Détails de l'exercice
Recopiez les lignes ci-dessous en substituant « dark sweatshirt » à « black hoodie » partout où ce terme apparaît. Ne modifiez rien d'autre.

Extraits d'un jeu de données de raisonnement spatial
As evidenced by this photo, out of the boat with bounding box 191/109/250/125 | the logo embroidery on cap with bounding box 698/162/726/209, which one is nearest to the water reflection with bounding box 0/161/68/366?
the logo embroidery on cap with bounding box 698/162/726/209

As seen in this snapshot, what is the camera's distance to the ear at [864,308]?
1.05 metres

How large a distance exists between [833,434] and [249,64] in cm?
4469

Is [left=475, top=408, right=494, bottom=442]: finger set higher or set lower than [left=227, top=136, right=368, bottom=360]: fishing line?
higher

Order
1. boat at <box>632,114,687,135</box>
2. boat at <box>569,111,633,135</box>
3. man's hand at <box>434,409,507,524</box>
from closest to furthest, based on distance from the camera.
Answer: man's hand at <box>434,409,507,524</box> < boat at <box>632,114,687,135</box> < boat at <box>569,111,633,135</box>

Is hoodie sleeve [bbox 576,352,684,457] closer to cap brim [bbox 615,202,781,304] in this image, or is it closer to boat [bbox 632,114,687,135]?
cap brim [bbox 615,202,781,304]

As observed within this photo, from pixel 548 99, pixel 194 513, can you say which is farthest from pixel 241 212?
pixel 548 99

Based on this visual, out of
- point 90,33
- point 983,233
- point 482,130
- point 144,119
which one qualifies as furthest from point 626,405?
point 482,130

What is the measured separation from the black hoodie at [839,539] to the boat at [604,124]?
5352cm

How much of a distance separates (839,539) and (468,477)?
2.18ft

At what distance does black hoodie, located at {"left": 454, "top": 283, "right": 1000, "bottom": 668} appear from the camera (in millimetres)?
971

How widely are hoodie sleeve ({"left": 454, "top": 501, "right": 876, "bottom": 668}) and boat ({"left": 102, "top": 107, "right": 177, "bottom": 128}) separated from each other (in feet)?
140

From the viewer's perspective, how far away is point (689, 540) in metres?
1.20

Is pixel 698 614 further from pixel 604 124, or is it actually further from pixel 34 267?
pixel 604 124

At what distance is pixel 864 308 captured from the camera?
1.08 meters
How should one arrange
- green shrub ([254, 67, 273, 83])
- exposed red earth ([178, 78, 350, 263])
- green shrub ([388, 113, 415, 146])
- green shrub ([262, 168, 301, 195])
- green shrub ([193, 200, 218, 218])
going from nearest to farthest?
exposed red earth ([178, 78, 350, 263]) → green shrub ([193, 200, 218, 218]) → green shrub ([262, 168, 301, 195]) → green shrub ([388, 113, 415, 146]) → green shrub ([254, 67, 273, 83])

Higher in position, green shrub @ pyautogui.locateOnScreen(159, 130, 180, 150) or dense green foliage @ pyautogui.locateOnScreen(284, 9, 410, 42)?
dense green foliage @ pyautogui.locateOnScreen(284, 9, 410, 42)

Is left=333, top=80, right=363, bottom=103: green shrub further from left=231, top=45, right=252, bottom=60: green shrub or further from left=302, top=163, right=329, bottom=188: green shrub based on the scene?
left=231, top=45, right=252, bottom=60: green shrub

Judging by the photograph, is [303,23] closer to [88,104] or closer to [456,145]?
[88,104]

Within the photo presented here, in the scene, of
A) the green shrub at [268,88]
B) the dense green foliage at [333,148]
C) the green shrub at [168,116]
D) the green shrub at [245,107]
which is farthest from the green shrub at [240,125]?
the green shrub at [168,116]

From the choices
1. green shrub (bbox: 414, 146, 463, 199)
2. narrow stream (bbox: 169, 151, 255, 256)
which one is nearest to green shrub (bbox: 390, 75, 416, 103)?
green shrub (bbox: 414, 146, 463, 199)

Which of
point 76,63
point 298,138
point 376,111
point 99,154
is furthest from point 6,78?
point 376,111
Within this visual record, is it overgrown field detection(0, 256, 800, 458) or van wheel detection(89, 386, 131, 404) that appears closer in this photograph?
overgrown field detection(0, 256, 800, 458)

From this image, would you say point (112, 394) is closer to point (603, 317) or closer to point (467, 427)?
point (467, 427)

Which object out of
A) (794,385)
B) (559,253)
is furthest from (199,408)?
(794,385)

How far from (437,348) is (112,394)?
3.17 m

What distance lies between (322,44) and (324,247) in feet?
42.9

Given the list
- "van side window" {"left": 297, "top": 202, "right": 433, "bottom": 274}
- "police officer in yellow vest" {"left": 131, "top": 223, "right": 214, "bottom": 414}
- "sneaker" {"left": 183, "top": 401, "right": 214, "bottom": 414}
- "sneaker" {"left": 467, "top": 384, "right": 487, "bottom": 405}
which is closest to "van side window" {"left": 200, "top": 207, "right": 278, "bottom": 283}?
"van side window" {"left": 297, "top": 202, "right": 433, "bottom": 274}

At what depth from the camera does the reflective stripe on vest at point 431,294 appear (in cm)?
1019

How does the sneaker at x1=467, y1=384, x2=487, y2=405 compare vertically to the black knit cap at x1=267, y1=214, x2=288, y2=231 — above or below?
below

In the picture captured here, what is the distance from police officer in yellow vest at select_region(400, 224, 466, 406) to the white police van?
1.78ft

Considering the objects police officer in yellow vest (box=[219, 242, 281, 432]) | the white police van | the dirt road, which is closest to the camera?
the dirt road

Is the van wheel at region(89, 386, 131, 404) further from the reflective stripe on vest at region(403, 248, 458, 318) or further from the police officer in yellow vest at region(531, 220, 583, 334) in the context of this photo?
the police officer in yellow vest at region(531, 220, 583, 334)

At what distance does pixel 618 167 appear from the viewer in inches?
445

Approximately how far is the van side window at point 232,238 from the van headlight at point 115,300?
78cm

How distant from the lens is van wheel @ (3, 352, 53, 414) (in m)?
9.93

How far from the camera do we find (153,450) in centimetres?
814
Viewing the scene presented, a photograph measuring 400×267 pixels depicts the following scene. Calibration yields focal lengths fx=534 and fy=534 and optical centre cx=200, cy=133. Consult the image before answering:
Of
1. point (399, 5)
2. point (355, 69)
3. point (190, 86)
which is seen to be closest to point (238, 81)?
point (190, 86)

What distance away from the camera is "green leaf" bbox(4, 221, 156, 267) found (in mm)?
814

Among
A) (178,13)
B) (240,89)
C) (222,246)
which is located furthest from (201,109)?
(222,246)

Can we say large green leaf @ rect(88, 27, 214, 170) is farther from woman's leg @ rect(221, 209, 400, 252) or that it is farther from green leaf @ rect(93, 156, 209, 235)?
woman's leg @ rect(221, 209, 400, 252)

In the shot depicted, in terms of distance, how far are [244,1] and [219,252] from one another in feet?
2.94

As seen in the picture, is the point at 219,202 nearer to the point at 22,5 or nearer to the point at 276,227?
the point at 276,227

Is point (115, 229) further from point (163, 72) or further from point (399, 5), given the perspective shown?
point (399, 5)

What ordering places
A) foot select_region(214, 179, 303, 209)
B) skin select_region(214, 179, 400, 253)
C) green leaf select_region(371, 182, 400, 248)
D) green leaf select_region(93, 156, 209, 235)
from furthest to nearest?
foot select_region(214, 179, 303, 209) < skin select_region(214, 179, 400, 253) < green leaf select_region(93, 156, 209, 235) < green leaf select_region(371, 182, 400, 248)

Résultat attendu
As evidenced by this photo, out of the boat with bounding box 191/109/250/125 | the logo embroidery on cap with bounding box 698/162/726/209, which one is nearest to the water reflection with bounding box 0/161/68/366?
the logo embroidery on cap with bounding box 698/162/726/209

As seen in this snapshot, what is the camera's distance to the ear at [864,308]?
1.05 metres

How large a distance exists between [833,434] and [249,64] in cm?
4469

Is [left=475, top=408, right=494, bottom=442]: finger set higher or set lower than [left=227, top=136, right=368, bottom=360]: fishing line?
higher

Order
1. boat at <box>632,114,687,135</box>
2. boat at <box>569,111,633,135</box>
3. man's hand at <box>434,409,507,524</box>
from closest to furthest, based on distance from the camera.
Answer: man's hand at <box>434,409,507,524</box> < boat at <box>632,114,687,135</box> < boat at <box>569,111,633,135</box>

Is hoodie sleeve [bbox 576,352,684,457] closer to cap brim [bbox 615,202,781,304] in this image, or is it closer to boat [bbox 632,114,687,135]?
cap brim [bbox 615,202,781,304]

As observed within this photo, from pixel 548 99, pixel 194 513, can you say which is farthest from pixel 241 212?
pixel 548 99

Based on this visual, out of
- point 90,33
- point 983,233
- point 482,130
- point 144,119
which one qualifies as furthest from point 626,405?
point 482,130

What is the measured separation from the dark sweatshirt at [839,539] to the boat at [604,124]?
5352cm

How much of a distance separates (839,539) and (468,477)?
2.18ft

At what distance does dark sweatshirt, located at {"left": 454, "top": 283, "right": 1000, "bottom": 668} appear from the camera (in millimetres)?
971

How widely are hoodie sleeve ({"left": 454, "top": 501, "right": 876, "bottom": 668}) and boat ({"left": 102, "top": 107, "right": 177, "bottom": 128}) separated from each other (in feet)?
140

From the viewer's perspective, how far away is point (689, 540) in metres?
1.20

Is pixel 698 614 further from pixel 604 124, or is it actually further from pixel 34 267?
pixel 604 124

At what distance is pixel 864 308 captured from the camera?
1.08 meters
How should one arrange
- green shrub ([254, 67, 273, 83])
- exposed red earth ([178, 78, 350, 263])
- green shrub ([388, 113, 415, 146])
- green shrub ([262, 168, 301, 195])
- green shrub ([193, 200, 218, 218])
going from nearest to farthest?
exposed red earth ([178, 78, 350, 263]) → green shrub ([193, 200, 218, 218]) → green shrub ([262, 168, 301, 195]) → green shrub ([388, 113, 415, 146]) → green shrub ([254, 67, 273, 83])

Higher in position, green shrub @ pyautogui.locateOnScreen(159, 130, 180, 150) or dense green foliage @ pyautogui.locateOnScreen(284, 9, 410, 42)?
dense green foliage @ pyautogui.locateOnScreen(284, 9, 410, 42)

Is left=333, top=80, right=363, bottom=103: green shrub further from left=231, top=45, right=252, bottom=60: green shrub or further from left=302, top=163, right=329, bottom=188: green shrub based on the scene?
left=231, top=45, right=252, bottom=60: green shrub

Judging by the photograph, is [303,23] closer to [88,104] or closer to [456,145]?
[88,104]

Within the photo presented here, in the scene, of
A) the green shrub at [268,88]
B) the dense green foliage at [333,148]
C) the green shrub at [168,116]
D) the green shrub at [245,107]
which is farthest from the green shrub at [240,125]?
the green shrub at [168,116]

From the choices
1. green shrub (bbox: 414, 146, 463, 199)
2. narrow stream (bbox: 169, 151, 255, 256)
which one is nearest to green shrub (bbox: 390, 75, 416, 103)?
green shrub (bbox: 414, 146, 463, 199)

Which of
point 76,63
point 298,138
point 376,111
point 99,154
is furthest from point 6,78?
point 376,111
Within this visual record, is it overgrown field detection(0, 256, 800, 458) or van wheel detection(89, 386, 131, 404) that appears closer in this photograph?
overgrown field detection(0, 256, 800, 458)

From this image, would you say point (112, 394) is closer to point (603, 317) or closer to point (467, 427)?
point (467, 427)

Which object out of
A) (794,385)
B) (559,253)
is furthest from (199,408)?
(794,385)

How far from (437,348) is (112,394)?
3.17 m

What distance lies between (322,44) and (324,247) in feet?
42.9

Given the list
- "van side window" {"left": 297, "top": 202, "right": 433, "bottom": 274}
- "police officer in yellow vest" {"left": 131, "top": 223, "right": 214, "bottom": 414}
- "sneaker" {"left": 183, "top": 401, "right": 214, "bottom": 414}
- "sneaker" {"left": 467, "top": 384, "right": 487, "bottom": 405}
which is closest to "van side window" {"left": 200, "top": 207, "right": 278, "bottom": 283}?
"van side window" {"left": 297, "top": 202, "right": 433, "bottom": 274}

At what depth from the camera does the reflective stripe on vest at point 431,294 appear (in cm)?
1019

How does the sneaker at x1=467, y1=384, x2=487, y2=405 compare vertically to the black knit cap at x1=267, y1=214, x2=288, y2=231 — above or below?
below

In the picture captured here, what is the distance from police officer in yellow vest at select_region(400, 224, 466, 406) to the white police van?
1.78ft

Considering the objects police officer in yellow vest (box=[219, 242, 281, 432]) | the white police van | the dirt road, which is closest to the camera?
the dirt road

Is the van wheel at region(89, 386, 131, 404) further from the reflective stripe on vest at region(403, 248, 458, 318) or further from the police officer in yellow vest at region(531, 220, 583, 334) in the context of this photo?
the police officer in yellow vest at region(531, 220, 583, 334)

At what distance does pixel 618 167 appear from the viewer in inches?
445

Approximately how far is the van side window at point 232,238 from the van headlight at point 115,300?
78cm

How distant from the lens is van wheel @ (3, 352, 53, 414) (in m)?
9.93

How far from the camera do we find (153,450) in centimetres?
814
Viewing the scene presented, a photograph measuring 400×267 pixels depicts the following scene. Calibration yields focal lengths fx=534 and fy=534 and optical centre cx=200, cy=133. Consult the image before answering:
Of
1. point (399, 5)
2. point (355, 69)
3. point (190, 86)
which is seen to be closest to point (238, 81)?
point (190, 86)

What distance away from the camera is "green leaf" bbox(4, 221, 156, 267) found (in mm)?
814

Among
A) (178,13)
B) (240,89)
C) (222,246)
which is located furthest from (201,109)?
(222,246)

Can we say large green leaf @ rect(88, 27, 214, 170) is farther from woman's leg @ rect(221, 209, 400, 252) or that it is farther from green leaf @ rect(93, 156, 209, 235)?
woman's leg @ rect(221, 209, 400, 252)

In the shot depicted, in terms of distance, how far are [244,1] and [219,252] from one another in feet?
2.94

As seen in the picture, is the point at 219,202 nearer to the point at 22,5 or nearer to the point at 276,227?
the point at 276,227

Is point (115, 229) further from point (163, 72) or further from point (399, 5), given the perspective shown?
point (399, 5)

What ordering places
A) foot select_region(214, 179, 303, 209)
B) skin select_region(214, 179, 400, 253)
C) green leaf select_region(371, 182, 400, 248)
D) green leaf select_region(93, 156, 209, 235)
from furthest to nearest?
foot select_region(214, 179, 303, 209) < skin select_region(214, 179, 400, 253) < green leaf select_region(93, 156, 209, 235) < green leaf select_region(371, 182, 400, 248)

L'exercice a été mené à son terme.